Sensors (Basel). 2020 Dec 26;21(1):107. doi: 10.3390/s21010107.

Abstract

We propose a methodology to verify applications developed following programming patterns inspired by natural language that interact with physical environments and run on resource-constrained interconnected devices. Natural language patterns allow for the reduction of intermediate abstraction layers to map physical domain concepts into executable code avoiding the recourse to ontologies, which would need to be shared, kept up to date, and synchronized across a set of devices. Moreover, the computational paradigm we use for effective distributed execution of symbolic code on resource-constrained devices encourages the adoption of such patterns.
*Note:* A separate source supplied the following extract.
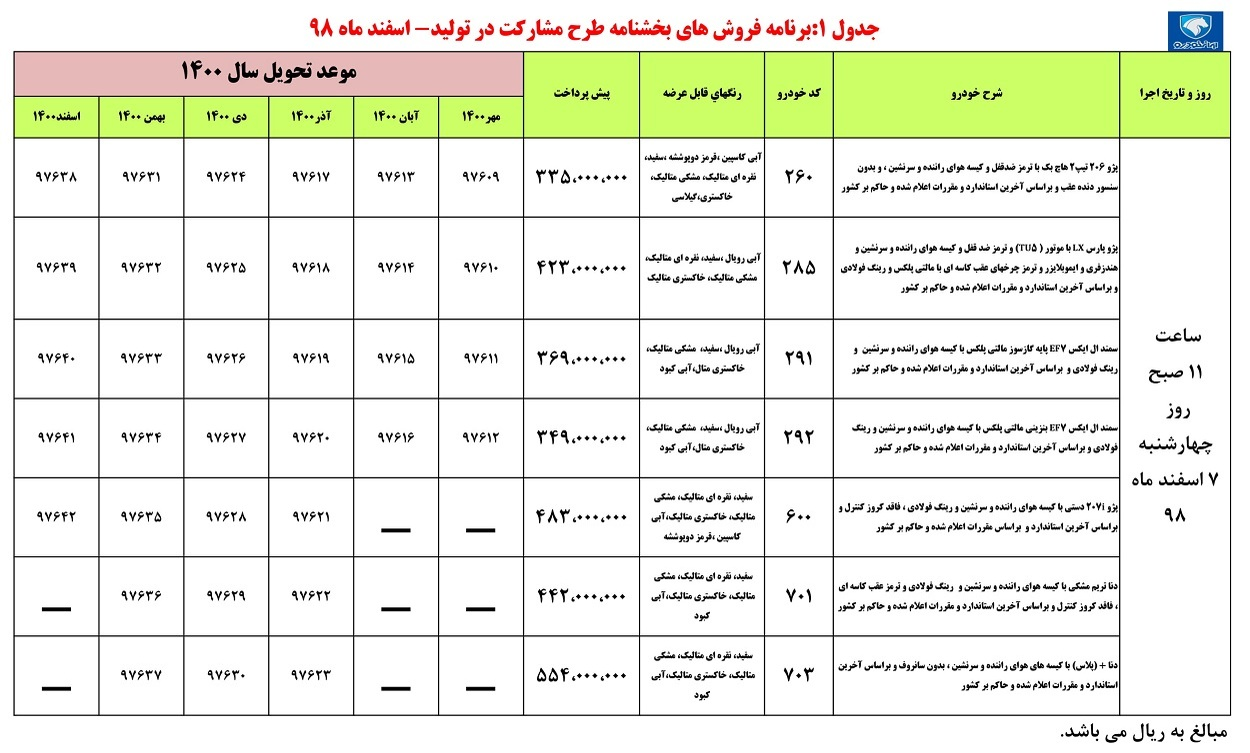 فردا طرح پیش فروش ایران خودرو؛ تحویل مهر تا اسفند ۱۴۰۰!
The methodology is supported by a rule-based system that permits runtime verification of Software Under Test (SUT) on board the target devices through automated oracle and test case generation. Moreover, verification extends from syntactic and semantic checks to the evaluation of the effects of SUT execution on target hardware. Additionally, by exploiting rules tying sensors and actuators to physical quantities, the effects of code execution on the physical environment can be verified. The system is also able to build test code to highlight software issues that may arise during repeated SUT execution on the target hardware.

Keywords: concatenative languages; distributed programming; embedded systems; forth; internet of things; symbolic programming; wireless sensor networks.